The circus arrives without warning. No announcements precede it, no paper notices plastered on lampposts and billboards. It is simply there, when yesterday it was not.
Within these nocturnal black-and-white striped tents awaits an utterly unique, a feast for the senses, where one can get lost in a maze of clouds, meander through a lush garden made of ice, stare in wonderment as the tattooed contortionist folds herself into a small glass box, and become deliciously tipsy from the scents of caramel and cinnamon that waft through the air.
Welcome to Le Cirque des Rêves.
Beyond the smoke and mirrors, however, a fierce competition is under way–a contest between two young illusionists, Celia and Marco, who have been trained since childhood to compete in a “game” to which they have been irrevocably bound by their mercurial masters. Unbeknownst to the players, this is a game in which only one can be left standing, and the circus is but the stage for a remarkable battle of imagination and will.
As the circus travels around the world, the feats of magic gain fantastical new heights with every stop. The game is well under way and the lives of all those involved–the eccentric circus owner, the elusive contortionist, the mystical fortune-teller, and a pair of red-headed twins born backstage among them–are swept up in a wake of spells and charms.
But when Celia discovers that Marco is her adversary, they begin to think of the game not as a competition but as a wonderful collaboration. With no knowledge of how the game must end, they innocently tumble headfirst into love. A deep, passionate, and magical love that makes the lights flicker and the room grow warm whenever they so much as brush hands.
Their masters still pull the strings, however, and this unforeseen occurrence forces them to intervene with dangerous consequences, leaving the lives of everyone from the performers to the patrons hanging in the balance.
Both playful and seductive, The Night Circus, Erin Morgenstern’s spell-casting debut, is a mesmerizing love story for the ages.
I devoured this book. Finished it in less than two days, while doing other things aside from reading. Everything worked in it: the setting, the characters, the plot, just every. Single. Thing.

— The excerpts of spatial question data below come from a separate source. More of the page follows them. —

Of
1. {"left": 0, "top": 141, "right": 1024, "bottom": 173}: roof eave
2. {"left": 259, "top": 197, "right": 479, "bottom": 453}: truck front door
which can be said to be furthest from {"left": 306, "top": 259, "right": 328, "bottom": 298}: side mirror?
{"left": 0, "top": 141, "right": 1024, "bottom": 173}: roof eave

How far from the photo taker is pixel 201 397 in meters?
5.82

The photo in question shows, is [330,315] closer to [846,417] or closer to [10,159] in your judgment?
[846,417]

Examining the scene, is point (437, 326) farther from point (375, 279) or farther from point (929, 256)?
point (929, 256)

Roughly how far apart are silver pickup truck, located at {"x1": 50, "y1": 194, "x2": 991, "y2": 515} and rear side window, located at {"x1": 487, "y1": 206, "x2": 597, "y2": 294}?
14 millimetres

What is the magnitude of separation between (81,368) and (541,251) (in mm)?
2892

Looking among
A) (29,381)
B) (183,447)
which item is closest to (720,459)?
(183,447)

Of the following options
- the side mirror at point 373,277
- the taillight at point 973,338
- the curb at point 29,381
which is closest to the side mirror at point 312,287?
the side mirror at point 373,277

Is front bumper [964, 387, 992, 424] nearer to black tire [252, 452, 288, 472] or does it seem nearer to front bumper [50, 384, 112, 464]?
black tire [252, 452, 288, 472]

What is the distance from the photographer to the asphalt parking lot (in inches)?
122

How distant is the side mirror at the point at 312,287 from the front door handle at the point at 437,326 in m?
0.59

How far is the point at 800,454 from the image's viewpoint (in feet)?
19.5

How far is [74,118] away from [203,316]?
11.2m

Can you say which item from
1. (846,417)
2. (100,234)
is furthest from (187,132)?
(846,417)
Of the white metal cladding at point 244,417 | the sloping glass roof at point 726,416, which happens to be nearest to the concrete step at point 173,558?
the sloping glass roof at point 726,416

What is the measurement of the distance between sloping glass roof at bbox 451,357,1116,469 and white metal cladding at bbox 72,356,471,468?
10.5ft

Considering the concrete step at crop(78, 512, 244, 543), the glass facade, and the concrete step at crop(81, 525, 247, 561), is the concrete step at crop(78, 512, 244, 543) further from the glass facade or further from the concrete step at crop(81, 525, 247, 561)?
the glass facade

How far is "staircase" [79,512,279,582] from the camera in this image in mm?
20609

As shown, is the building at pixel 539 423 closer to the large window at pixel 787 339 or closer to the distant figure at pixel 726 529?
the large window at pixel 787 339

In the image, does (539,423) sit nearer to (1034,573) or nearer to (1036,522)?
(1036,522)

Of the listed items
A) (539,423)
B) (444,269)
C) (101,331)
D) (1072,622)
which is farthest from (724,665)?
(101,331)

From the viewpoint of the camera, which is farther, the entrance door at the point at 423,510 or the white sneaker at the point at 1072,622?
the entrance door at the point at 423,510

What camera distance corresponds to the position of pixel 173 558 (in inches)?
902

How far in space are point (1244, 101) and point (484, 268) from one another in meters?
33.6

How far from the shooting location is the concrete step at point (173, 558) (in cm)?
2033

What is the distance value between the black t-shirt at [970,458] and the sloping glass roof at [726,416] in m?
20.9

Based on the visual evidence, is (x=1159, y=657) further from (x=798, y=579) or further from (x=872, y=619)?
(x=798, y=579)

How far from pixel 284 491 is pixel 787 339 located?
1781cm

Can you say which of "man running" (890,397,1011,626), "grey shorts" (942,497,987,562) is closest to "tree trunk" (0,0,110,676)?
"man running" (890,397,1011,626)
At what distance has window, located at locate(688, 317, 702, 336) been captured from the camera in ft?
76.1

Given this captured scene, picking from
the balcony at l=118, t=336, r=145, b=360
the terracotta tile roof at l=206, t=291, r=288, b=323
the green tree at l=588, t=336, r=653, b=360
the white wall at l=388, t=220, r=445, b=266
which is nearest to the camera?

The Night circus follows the competition between two young magicians, Marco and Celia, and the circus that has been created as a venue for it. They both have been raised specifically for this competition, that we later find out can last a lifetime and can have dire consequences for one of them.
The writing is beautiful. Elegant, well paced, period appropriate, perfect. I was instantly transported to the world of Le Cirque des Reves and I immediately accepted the laws that governed its world.
“You think, as you walk away from Le Cirque des Rêves and into the creeping dawn, that you felt more awake within the confines of the circus.
You are no longer quite certain which side of the fence is the dream.”
The story shifts focus from time to time, but it’s not difficult to follow these transitions, especially once you realize that everything eventually comes together. I especially enjoyed the brief chapters written in the second person, talking to the reader, because they increased the feeling of being there, the feeling of the circus being a living thing that we, the readers, get to experience.
There was great character building. Even though the story clearly revolves and is constructed around Marco and Celia, every single character that is part of the story and of the circus becomes important to the reader. You realize just how close together they are all knit and that the actions of one affect all of them. So in the end, you’re rooting for everyone. I like to think of the circus itself as a character, because it is. By the end of the book, I thought of it as a living, breathing being.
I loved this book. I loved the originality of the story, the writing, the characters, the conclusion. Everything. I highly recommend it. Pick it up and get lost in the world of Le Cirque des Reves. You will not regret it.
“The most difficult thing to read is time. Maybe because it changes so many things.”